Me: Why are you crying, little one?
Me: What are you afraid of?
Child: I'm afraid because I think that I'm going to die.
Me: Yes, you are going to die, just like every living thing on earth. Dying is nothing to be afraid of.
Child: That's easy for you to say. You're an old man, but I'm just a little kid.
Me: You and I are the same person, and when I die, so do you.
Child: How long do we have?
Me: I don't know; maybe five years, maybe ten, maybe more.
Child: Aren't you afraid to die?
Me: I don't want to die, but I know that it won't hurt so I'm not afraid. If I thought that it would hurt, I would probably be afraid, but I know that it won't. In fact, if I were in pain, death would take it away.
Child: How do you know that it won't hurt?
Me: I've seen people die and when it happens they don't seem to be in pain. Besides, when your brain stops functioning, you can't feel pain. You can't feel anything.
Child: What does it feel like to not feel anything?
Me: Do you remember when we had surgery and they gave us an anesthetic? There was nothing until we woke up. That's what it feels like; it feels like nothing.

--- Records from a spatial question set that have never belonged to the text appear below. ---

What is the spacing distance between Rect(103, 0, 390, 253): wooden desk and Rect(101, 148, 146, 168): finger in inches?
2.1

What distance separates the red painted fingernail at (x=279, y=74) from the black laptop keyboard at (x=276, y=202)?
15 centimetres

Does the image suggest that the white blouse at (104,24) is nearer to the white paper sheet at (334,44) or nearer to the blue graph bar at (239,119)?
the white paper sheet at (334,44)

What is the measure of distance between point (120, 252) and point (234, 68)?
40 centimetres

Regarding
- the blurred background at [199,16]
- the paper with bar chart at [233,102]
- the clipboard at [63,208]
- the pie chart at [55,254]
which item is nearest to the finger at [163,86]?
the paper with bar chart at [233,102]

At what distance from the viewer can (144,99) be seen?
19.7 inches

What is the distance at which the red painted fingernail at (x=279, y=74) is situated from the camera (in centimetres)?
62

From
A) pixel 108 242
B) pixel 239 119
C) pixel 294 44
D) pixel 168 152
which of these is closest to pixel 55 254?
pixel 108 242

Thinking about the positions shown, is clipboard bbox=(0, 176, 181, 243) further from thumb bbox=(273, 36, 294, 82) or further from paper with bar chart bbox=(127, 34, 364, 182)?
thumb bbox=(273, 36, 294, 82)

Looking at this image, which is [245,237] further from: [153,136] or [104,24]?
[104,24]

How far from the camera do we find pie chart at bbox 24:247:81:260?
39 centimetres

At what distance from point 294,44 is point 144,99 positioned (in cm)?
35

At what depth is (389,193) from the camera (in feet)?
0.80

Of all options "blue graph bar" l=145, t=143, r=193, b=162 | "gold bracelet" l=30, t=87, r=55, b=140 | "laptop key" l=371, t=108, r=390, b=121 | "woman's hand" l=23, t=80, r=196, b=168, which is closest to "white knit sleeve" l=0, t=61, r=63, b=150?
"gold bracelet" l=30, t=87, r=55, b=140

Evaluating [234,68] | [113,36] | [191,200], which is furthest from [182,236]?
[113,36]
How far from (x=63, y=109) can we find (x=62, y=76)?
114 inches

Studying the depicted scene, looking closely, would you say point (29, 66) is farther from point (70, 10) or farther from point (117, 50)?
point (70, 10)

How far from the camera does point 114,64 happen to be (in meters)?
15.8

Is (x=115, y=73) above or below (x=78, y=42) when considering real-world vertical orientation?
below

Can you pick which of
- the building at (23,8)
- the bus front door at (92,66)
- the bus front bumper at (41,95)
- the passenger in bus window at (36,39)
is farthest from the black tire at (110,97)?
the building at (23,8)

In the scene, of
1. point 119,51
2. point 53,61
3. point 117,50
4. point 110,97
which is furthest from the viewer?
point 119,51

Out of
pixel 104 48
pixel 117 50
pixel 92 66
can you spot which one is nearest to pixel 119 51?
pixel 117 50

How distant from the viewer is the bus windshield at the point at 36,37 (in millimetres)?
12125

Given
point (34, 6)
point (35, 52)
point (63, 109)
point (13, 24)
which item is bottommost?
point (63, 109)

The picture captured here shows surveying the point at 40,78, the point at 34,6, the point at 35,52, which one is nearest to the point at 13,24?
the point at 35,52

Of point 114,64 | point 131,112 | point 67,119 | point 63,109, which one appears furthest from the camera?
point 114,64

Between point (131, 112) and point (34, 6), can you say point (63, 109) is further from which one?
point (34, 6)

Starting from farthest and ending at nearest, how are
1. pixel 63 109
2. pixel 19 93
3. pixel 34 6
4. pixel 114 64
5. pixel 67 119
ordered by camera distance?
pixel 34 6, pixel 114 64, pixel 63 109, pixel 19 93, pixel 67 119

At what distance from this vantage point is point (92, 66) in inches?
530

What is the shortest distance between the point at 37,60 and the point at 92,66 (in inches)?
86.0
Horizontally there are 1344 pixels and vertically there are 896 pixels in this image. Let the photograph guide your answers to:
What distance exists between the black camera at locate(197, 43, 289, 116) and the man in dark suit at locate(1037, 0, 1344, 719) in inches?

Child: How will we know that it feels like nothing if we don't wake up?
Me: We won't know. Let's talk about something else. How did you like that wonderful pear that we had at dinner last night?
Child: It was delicious. I don't think that I've ever tasted such a delicious pear.
Me: Are you enjoying the music that's coming out of the radio?
Child: It's beautiful.
Me: How about that bit of loving last night?
Child: It was good, but I've had better. Do you remember that time we had with ___ in the Dodge Dart?
Me: Ah yes; those were the days.
Child: I'm sleepy.
Me: Well, good night little one. Sleep well.